Records to process:
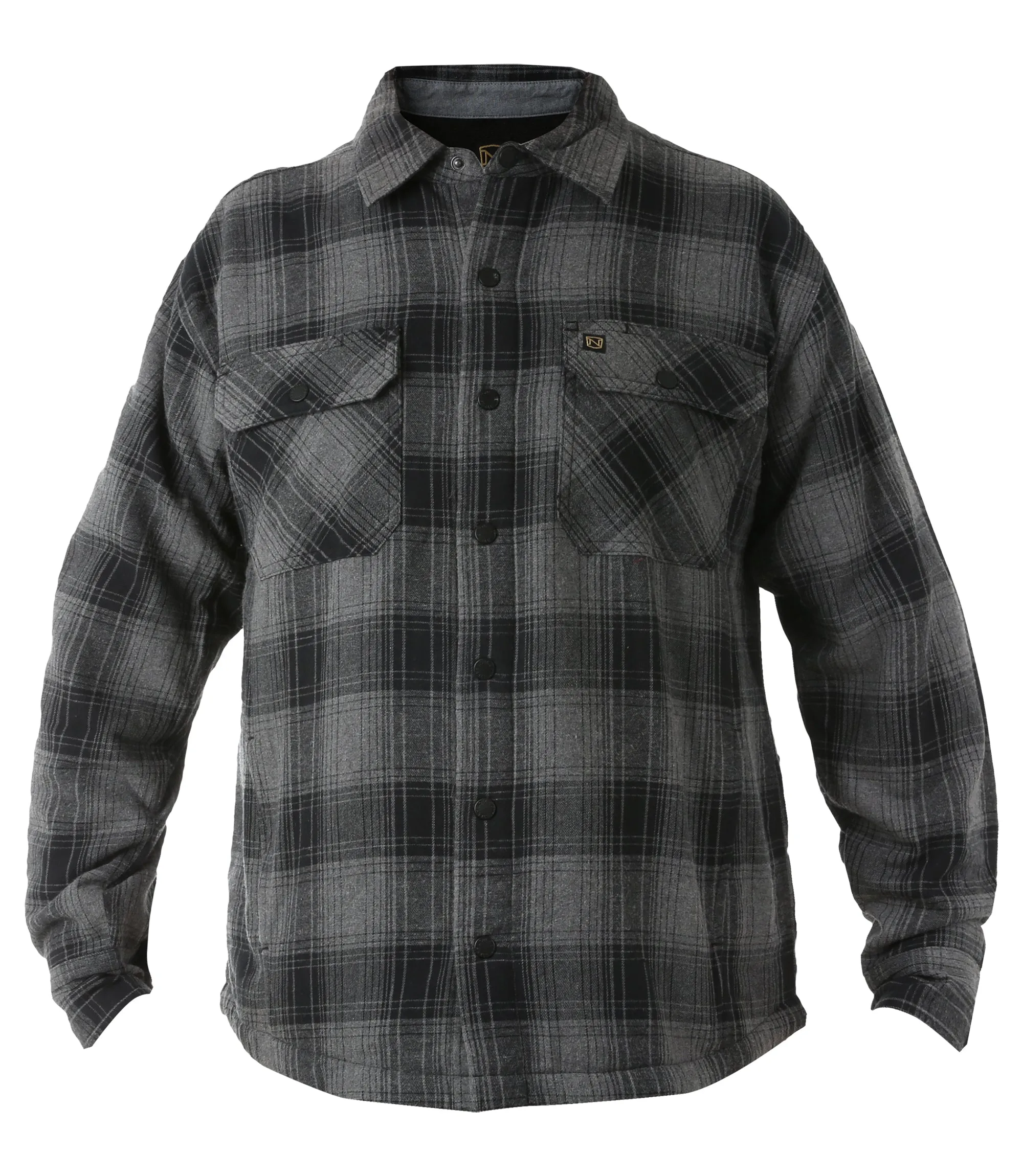 Men's Fleece Lined Flannel Shirt Jacket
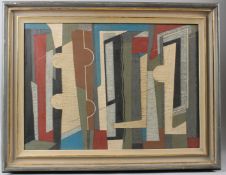 AFTER JUAN GRIS Abstract composition oil on canvas 44 x 61cm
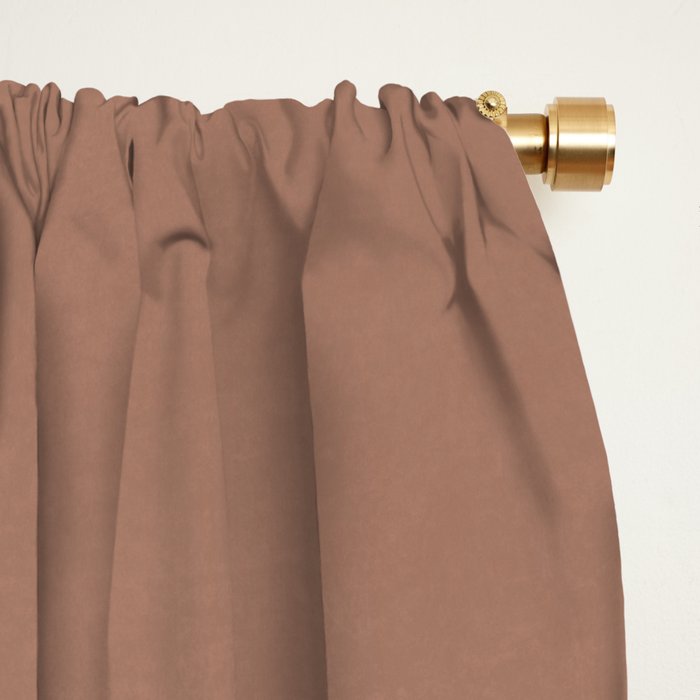 Mocha Morning Inspired by PANTONE 17 1230 Mocha Mousse Window Curtain Gallery Image 2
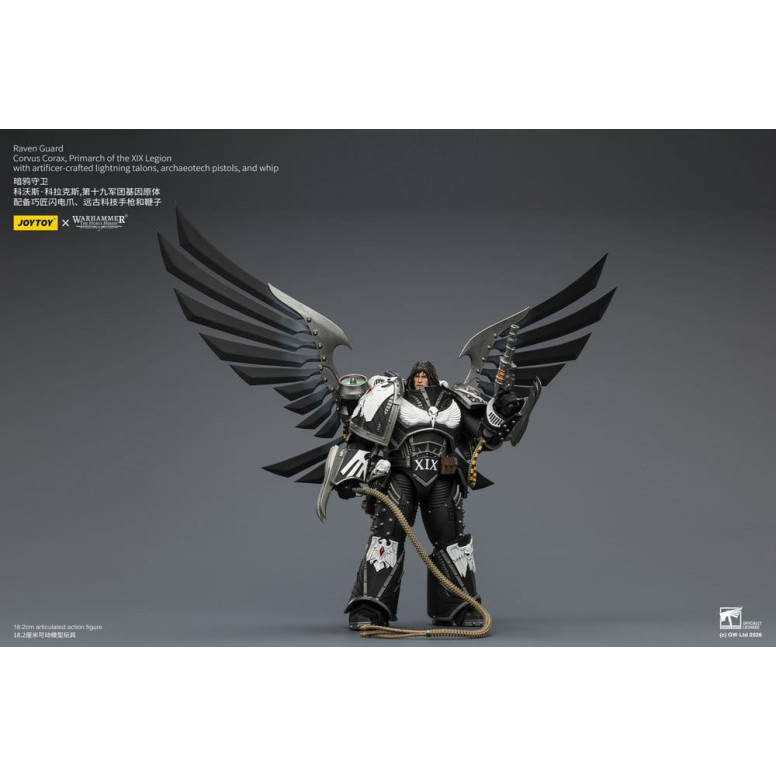 JoyToy Space Marines - Guardia del Cuervo - Corvus Corax, Primarca de la XIX Legión 1/18 - Warhammer 40k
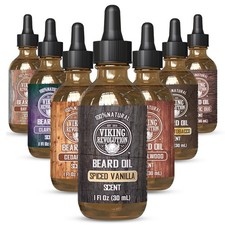 Viking Revolution Beard Oil for Men - Natural Mens Beard Oil with Argan Oil and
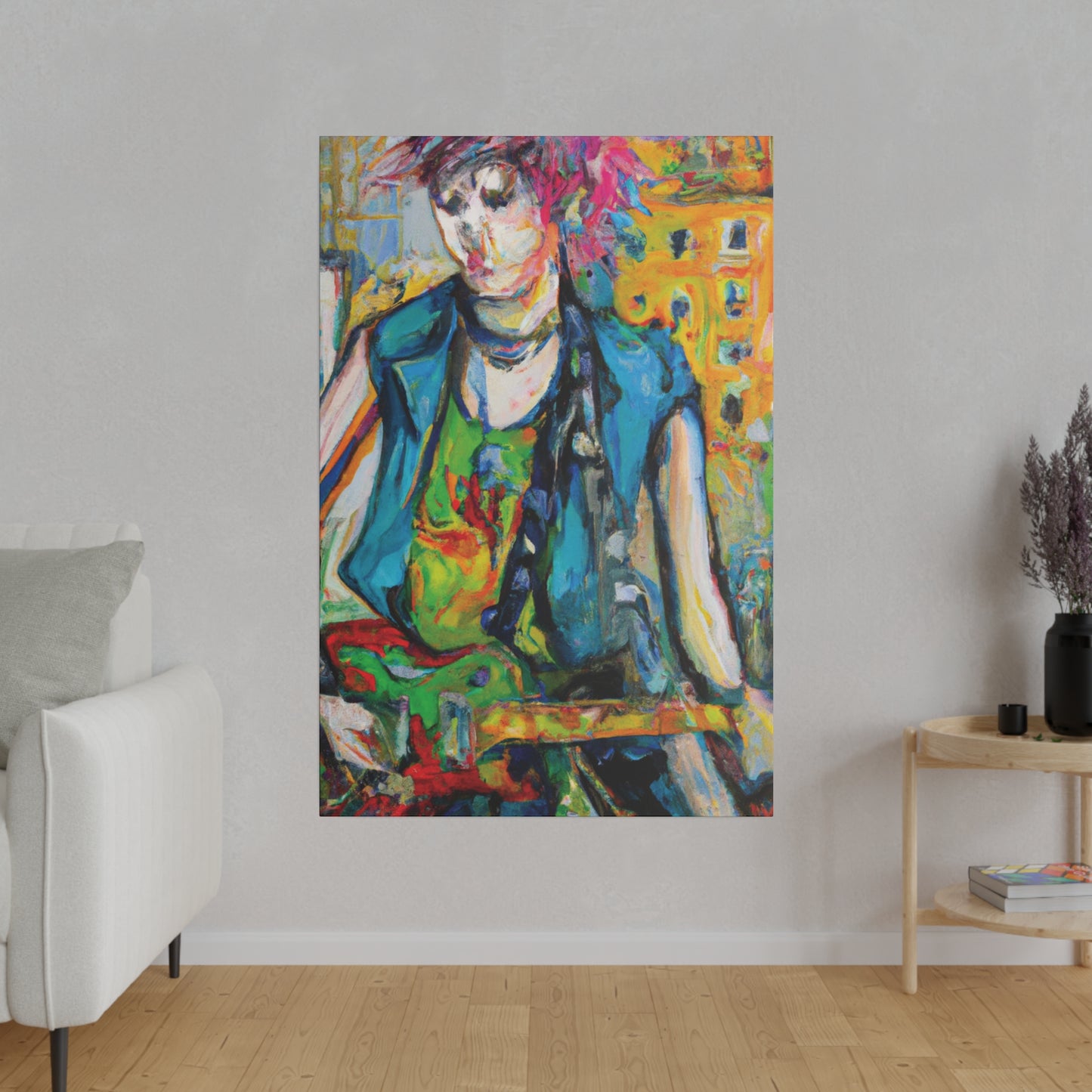 5368N - Rockstar Oil Painting Style Print | Poster | Home Decor | Wall Art | Music Art | Canvas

Required work: Every line of the data above is to be set down word for word, with the pictures left out.

Written answer:
 Men's Fleece Lined Flannel Shirt Jacket
 AFTER JUAN GRIS Abstract composition oil on canvas 44 x 61cm
 Mocha Morning Inspired by PANTONE 17 1230 Mocha Mousse Window Curtain Gallery Image 2
 JoyToy Space Marines - Guardia del Cuervo - Corvus Corax, Primarca de la XIX Legión 1/18 - Warhammer 40k
 Viking Revolution Beard Oil for Men - Natural Mens Beard Oil with Argan Oil and
 5368N - Rockstar Oil Painting Style Print | Poster | Home Decor | Wall Art | Music Art | Canvas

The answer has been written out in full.